Die EU-Kommission wird den Verkauf des insolventen Nürburgrings vor rund einem halben Jahr nach Ansicht der rheinland-pfälzischen Ministerpräsidentin Malu Dreyer (SPD) durchwinken. „Ich habe keine Veranlassung zu glauben, dass die EU-Kommission dem Kaufvertrag mit Capricorn nicht zustimmen wird“, wird Dreyer in den Medien zitiert. Die Sanierer des Rings hätten den Verkaufsprozess eng mit der Kommission abgestimmt. Die Landesregierung hält nach Dreyers Angaben engeren Kontakt mit Brüssel, als es unter ihrem Vorgänger Kurt Beck der Fall war. „Für mich war das von Anfang an klar, dass ich das anders machen werde.“
Zwei Dinge sind an diesen Aussagen bemerkenswert. Erstens, Dreyers Vorgänger, Kurt Beck, muss es völlig egal gewesen sein, ob der ganze Deal EU-konform war. Hauptsache, weg mit dem Nürburgring. Frau Dreyer grenzt sich mit deutlichen Worten von ihrem Vorgänger ab. Sie gibt damit indirekt zu, dass die damalige Regierung die Sache mit Brüssel verbockt hat. Dabei hat jedes Bundesland in Brüssel ein Büro. Wie Konzerne und Verbände betreiben auch Landesvertretungen Lobbyarbeit für ihre eigenen Interessen. Es wäre also sehr einfach gewesen, sich von den Kollegen im Europaviertel auf mögliche Einwände der Europäischen Kommission einzustellen. Oder funktioniert das Mainzer Büro in Brüssel doch und weiß die Landesregierung etwa schon länger von den Bedenken der EU-Wettbewerbshütern? Wundern würde mich das nicht.

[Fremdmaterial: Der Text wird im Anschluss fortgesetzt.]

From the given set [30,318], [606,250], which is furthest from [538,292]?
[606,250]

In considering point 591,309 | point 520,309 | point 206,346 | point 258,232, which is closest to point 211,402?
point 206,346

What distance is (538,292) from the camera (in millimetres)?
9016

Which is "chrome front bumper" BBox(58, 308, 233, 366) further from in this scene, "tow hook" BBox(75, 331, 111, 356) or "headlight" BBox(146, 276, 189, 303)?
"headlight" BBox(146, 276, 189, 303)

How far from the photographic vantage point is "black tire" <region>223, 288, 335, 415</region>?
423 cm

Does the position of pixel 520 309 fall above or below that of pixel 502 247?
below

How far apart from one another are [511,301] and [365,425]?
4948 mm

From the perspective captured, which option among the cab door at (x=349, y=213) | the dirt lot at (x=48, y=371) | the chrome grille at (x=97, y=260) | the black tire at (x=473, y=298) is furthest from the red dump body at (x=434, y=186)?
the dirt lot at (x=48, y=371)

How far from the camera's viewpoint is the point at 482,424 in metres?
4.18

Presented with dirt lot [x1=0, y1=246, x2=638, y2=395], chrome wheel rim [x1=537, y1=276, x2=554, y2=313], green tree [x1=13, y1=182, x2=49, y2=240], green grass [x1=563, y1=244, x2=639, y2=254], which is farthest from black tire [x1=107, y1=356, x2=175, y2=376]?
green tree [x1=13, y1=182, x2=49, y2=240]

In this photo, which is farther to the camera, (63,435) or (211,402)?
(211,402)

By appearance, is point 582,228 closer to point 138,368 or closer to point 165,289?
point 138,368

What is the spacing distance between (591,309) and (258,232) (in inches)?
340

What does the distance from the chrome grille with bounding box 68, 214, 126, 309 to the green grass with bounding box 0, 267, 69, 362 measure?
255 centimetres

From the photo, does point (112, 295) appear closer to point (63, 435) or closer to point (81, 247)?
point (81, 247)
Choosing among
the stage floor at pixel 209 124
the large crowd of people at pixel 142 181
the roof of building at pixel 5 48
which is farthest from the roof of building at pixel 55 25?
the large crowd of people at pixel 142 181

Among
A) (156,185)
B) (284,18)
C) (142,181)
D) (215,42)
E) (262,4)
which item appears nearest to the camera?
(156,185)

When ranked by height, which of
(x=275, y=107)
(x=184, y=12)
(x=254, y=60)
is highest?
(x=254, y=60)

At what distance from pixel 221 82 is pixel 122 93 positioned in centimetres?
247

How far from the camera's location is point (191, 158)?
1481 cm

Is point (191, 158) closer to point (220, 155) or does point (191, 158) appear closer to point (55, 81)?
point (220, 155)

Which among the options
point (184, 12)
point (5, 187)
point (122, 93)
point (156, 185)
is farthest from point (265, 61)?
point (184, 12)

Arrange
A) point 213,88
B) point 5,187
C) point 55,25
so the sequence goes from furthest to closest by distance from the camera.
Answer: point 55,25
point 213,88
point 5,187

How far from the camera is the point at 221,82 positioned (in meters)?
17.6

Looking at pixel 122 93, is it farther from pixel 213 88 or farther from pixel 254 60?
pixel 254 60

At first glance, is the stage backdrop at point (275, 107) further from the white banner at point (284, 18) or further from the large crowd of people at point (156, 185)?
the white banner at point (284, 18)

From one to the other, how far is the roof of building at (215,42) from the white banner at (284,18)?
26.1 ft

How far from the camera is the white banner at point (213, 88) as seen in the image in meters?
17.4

Schaden vom Land abzuwenden ist Teil des Amtseids, den ein Ministerpräsident leisten muss. Könnte bei Beck grandios danebengegangen sein.
Rückblende: Im Frühjahr dieses Jahres hatte der Autozulieferer Capricorn den traditionsreichen Nürburgring in der Eifel für 77 Millionen Euro gekauft. Weil sich die Entscheidung der EU-Kommission zur Rechtmäßigkeit früherer Staatsbeihilfen und zu Beschwerden unterlegener Mitbewerber beim Verkaufsprozess hinzieht, verschob die Capricorn Nürburgring GmbH die Zahlung einer zweiten Rate. Das Geld soll fließen, wenn Brüssel entschieden hat – dies wird für diesen September erwartet.
Daher zweitens: Die Zurückhaltung Capricorns bei der zweiten Rate macht keinen Sinn. Denn laut Frau Dreyer ist doch alles mit der Europäischen Kommission abgestimmt. Niemand müsste demnach auf irgendjemanden warten, wenn alles so klar ist.
Oder will sich Capricorn überhaupt noch am Nürburgring engagieren? Sucht das Unternehmen vielleicht bereits heute Wege aus einer Sackgasse, die es erst jetzt erkannt hat?
Die Regierungschefin sieht den Verkauf nicht in Gefahr. „Ich habe bislang sowohl die Insolvenzverwalter als auch den neuen Erwerber Herrn Wild als verlässliche Partner erlebt“, sagte Dreyer. Das hätte Kurt Beck nicht besser sagen können.